Mark Papermaster was not exaggerating when he stated that AMD had gone back to a clean whiteboard at the start of Epyc’s design cycle five years ago. AMD’s Epyc architecture is different than monolithic processor architectures, and in quite a few ways it is superior.

AMD’s next challenge is to execute on its Epyc volume ramp this fall. After that, the company will need to sustain their product innovation to stay ahead of Intel. But, first things first. Epyc launch day was a great day for AMD and a great day for the global server market.
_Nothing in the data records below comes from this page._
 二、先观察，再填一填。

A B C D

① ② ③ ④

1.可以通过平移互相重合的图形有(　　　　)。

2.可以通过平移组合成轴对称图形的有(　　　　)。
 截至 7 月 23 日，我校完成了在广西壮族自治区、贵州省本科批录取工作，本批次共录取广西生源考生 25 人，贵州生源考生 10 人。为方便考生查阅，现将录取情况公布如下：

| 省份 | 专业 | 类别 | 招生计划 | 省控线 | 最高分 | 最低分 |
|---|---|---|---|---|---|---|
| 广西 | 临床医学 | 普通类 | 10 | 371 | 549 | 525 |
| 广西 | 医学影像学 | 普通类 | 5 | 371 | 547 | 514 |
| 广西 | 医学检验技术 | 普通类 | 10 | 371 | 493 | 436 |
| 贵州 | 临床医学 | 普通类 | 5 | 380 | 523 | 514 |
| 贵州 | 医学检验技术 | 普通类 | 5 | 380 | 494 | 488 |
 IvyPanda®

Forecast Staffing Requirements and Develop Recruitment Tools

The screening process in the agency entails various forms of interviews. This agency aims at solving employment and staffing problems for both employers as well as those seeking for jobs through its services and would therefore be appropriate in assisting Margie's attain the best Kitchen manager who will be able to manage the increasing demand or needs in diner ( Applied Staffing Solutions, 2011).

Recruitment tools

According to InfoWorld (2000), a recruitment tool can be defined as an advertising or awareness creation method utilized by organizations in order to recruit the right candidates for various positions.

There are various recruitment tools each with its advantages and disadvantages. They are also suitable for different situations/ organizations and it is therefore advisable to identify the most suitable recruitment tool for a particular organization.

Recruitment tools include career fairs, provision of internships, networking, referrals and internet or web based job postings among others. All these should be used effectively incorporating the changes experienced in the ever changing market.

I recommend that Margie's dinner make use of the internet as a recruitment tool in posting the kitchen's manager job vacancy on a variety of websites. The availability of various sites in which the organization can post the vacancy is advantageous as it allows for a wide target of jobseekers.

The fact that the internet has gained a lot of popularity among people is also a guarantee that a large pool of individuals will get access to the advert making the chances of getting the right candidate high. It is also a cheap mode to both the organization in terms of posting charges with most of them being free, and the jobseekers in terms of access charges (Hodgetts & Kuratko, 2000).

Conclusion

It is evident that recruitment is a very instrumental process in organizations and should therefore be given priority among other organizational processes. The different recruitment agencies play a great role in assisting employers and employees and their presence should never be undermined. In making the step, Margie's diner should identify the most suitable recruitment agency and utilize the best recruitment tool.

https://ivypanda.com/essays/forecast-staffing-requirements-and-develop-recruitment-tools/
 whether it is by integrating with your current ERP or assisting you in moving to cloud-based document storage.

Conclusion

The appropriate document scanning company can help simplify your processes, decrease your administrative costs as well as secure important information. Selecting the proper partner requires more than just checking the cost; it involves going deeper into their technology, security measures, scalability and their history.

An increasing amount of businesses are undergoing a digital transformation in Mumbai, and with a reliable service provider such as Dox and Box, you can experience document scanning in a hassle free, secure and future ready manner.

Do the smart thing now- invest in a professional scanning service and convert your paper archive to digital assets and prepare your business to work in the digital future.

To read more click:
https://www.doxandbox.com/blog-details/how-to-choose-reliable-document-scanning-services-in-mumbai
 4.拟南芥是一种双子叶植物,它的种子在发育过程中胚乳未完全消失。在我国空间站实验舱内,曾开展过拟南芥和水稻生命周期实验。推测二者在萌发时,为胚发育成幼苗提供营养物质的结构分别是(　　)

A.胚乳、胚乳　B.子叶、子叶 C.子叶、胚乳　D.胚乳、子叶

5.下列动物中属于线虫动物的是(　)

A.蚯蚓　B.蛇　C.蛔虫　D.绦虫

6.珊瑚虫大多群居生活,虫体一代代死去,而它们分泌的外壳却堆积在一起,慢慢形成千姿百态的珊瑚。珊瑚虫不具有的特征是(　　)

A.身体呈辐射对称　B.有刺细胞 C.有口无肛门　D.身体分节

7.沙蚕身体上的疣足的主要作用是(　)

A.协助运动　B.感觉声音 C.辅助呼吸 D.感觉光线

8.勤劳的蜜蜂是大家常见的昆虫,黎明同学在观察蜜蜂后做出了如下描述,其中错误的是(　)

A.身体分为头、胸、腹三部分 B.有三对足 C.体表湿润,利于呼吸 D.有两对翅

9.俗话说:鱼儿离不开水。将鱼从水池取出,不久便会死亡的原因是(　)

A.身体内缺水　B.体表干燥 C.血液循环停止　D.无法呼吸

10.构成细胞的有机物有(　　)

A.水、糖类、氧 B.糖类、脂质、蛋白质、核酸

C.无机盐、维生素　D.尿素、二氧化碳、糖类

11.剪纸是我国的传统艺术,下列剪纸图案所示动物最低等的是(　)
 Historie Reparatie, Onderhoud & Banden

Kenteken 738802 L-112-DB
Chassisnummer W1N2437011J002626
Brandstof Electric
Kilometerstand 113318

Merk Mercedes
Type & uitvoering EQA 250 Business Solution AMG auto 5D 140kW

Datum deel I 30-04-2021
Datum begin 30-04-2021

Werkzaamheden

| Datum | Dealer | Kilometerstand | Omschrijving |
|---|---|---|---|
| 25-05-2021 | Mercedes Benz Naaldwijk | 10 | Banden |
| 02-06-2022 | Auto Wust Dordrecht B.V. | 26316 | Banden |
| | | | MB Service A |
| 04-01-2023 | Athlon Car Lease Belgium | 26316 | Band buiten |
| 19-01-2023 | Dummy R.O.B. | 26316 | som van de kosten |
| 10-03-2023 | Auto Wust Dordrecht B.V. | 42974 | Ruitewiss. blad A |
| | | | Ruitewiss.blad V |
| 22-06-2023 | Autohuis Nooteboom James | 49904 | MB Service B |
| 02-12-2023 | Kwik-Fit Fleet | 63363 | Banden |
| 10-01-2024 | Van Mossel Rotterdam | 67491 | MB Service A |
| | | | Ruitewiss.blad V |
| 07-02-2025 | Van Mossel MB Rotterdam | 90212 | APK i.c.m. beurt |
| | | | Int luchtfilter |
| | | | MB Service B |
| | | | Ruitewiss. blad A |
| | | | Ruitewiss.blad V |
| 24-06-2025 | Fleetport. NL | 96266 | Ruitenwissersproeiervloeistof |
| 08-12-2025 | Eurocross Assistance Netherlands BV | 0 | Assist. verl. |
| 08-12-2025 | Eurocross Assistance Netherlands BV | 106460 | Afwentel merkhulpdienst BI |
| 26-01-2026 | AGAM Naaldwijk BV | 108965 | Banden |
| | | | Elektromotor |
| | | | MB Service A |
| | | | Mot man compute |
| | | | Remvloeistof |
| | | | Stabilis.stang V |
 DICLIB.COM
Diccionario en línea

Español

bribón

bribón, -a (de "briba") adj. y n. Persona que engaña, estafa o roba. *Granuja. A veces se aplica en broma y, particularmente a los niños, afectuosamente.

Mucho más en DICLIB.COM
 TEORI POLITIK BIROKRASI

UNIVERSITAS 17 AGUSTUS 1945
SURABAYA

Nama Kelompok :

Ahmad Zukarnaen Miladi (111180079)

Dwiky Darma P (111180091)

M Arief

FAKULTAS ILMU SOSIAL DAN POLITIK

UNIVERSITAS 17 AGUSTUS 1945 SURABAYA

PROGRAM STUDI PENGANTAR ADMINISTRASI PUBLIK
Paul Teich is an incorrigible technologist and a principal analyst at TIRIAS Research, covering clouds, data analysis, the Internet of Things and at-scale user experience. He is also a contributor to Forbes/Tech. Teich was previously CTO and senior analyst for Moor Insights & Strategy. For three decade, Teich immersed himself in IT design, development and marketing, including two decades at AMD in product marketing and management roles, finishing as a Marketing Fellow. Paul holds 12 US patents and earned a BSCS from Texas A&M and an MS in Technology Commercialization from the University of Texas McCombs School.

Robin Whittle says:

July 14, 2017 at 9:55 pm

Diagram 1 shows an infinity interconnect path between dies B and C, as does diagram 4 of your 20th June article and some other AMD diagrams. However, image A in diagram 2 does not have any visible tracks for this, while all the other five paths are clearly visible.

(Thanks for your HPC coverage in general, and especially of the Phi, Xeon and Epyc CPUs!)